What is your definition of "compressed"?
If the penultimate layer of your network has $d$ units, then the image is represented as a vector in $\mathbb{R}^d$. If $d$ is smaller than number of elements the original image, one could argue that it is "compressed" in this sense.
On the other hand, the computer science usage of the word "compression" focuses on (lossy or lossless) reconstruction of the original input on the basis of a different representation (such as the smaller$d$ elements of the hidden representation).
a. There are neural networks which can do this, such as super-resolution networks or autoencoder strategies.
b. But other networks, such as classification networks, do not reproduce the original image; instead, they make a decision about what the image contains, so the meaning of the hidden representation is oriented around representing the inputs in terms of the target classes.

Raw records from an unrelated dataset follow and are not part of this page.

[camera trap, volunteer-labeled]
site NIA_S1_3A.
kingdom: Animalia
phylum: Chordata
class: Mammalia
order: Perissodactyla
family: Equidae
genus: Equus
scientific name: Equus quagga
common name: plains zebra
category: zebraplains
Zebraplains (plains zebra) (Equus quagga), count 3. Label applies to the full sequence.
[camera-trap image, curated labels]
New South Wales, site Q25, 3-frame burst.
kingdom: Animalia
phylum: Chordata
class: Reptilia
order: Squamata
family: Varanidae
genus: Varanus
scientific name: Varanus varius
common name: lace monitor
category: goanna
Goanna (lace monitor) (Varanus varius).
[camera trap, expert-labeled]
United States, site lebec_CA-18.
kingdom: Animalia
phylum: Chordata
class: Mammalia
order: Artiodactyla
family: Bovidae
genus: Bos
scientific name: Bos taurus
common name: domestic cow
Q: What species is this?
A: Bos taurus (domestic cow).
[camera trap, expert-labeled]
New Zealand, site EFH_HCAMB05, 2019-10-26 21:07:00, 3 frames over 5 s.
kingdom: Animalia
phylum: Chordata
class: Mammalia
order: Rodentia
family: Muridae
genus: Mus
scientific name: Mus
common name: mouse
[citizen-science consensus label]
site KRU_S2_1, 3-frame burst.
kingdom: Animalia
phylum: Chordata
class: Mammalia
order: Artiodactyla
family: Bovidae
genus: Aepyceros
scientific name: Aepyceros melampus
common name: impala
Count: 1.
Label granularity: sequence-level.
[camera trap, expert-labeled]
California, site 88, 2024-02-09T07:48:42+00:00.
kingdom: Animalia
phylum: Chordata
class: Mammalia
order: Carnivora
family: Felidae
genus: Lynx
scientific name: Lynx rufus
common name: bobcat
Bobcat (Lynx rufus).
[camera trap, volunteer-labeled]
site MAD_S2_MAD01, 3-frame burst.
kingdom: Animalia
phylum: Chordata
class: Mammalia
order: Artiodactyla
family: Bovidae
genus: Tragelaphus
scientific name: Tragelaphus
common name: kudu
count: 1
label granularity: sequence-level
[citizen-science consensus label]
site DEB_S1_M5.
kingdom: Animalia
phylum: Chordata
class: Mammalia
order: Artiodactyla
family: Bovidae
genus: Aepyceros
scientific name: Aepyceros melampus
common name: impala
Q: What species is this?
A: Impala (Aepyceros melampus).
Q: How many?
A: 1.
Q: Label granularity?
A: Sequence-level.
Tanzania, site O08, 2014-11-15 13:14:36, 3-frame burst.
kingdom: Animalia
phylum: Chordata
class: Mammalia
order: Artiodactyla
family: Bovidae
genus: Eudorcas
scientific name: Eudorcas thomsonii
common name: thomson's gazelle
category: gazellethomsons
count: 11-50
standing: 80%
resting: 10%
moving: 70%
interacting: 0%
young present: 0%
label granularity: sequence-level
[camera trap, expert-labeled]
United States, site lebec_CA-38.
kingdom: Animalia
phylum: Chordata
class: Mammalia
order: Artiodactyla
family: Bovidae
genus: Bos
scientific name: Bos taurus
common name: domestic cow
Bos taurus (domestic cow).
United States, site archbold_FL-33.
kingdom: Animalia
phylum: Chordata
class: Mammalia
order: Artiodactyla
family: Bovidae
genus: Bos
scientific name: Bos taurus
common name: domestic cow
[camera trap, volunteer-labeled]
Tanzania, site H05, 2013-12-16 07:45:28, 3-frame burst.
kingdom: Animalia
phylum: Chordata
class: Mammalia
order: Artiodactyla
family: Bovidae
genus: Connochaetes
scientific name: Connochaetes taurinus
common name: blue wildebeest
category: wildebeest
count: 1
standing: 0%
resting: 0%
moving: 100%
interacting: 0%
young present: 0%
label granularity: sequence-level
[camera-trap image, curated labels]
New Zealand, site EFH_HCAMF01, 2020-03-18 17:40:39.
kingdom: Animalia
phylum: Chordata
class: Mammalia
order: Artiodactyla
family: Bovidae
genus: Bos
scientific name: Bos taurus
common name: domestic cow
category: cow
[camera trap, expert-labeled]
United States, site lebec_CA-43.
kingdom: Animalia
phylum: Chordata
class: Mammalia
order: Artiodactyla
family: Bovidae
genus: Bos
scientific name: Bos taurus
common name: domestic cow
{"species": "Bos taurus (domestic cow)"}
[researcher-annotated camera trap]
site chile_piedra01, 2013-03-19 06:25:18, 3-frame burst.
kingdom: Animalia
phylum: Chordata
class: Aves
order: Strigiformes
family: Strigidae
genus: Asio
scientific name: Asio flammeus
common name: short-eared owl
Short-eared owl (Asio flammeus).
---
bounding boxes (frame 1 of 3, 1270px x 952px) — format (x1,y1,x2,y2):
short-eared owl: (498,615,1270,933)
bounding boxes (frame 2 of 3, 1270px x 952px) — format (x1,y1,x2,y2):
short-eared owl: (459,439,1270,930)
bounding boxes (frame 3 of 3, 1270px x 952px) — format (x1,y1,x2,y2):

c. Alternatively, even if the representation in $\mathbb{R}^d$ is not aimed at reproducing the original input, such as in a classification network, you could argue that this hidden representation is a "distillation" of the relevant information about class membership. While hidden representations clearly store information about an image (or any input generally), I don't believe they're easily interpreted. For some discussion, see: Can't deep learning models now be said to be interpretable? Are nodes features?
In each of these alternative perspectives, the core of the issue is what you mean when you say "compression," and implicitly depend on what problem you're trying to solve.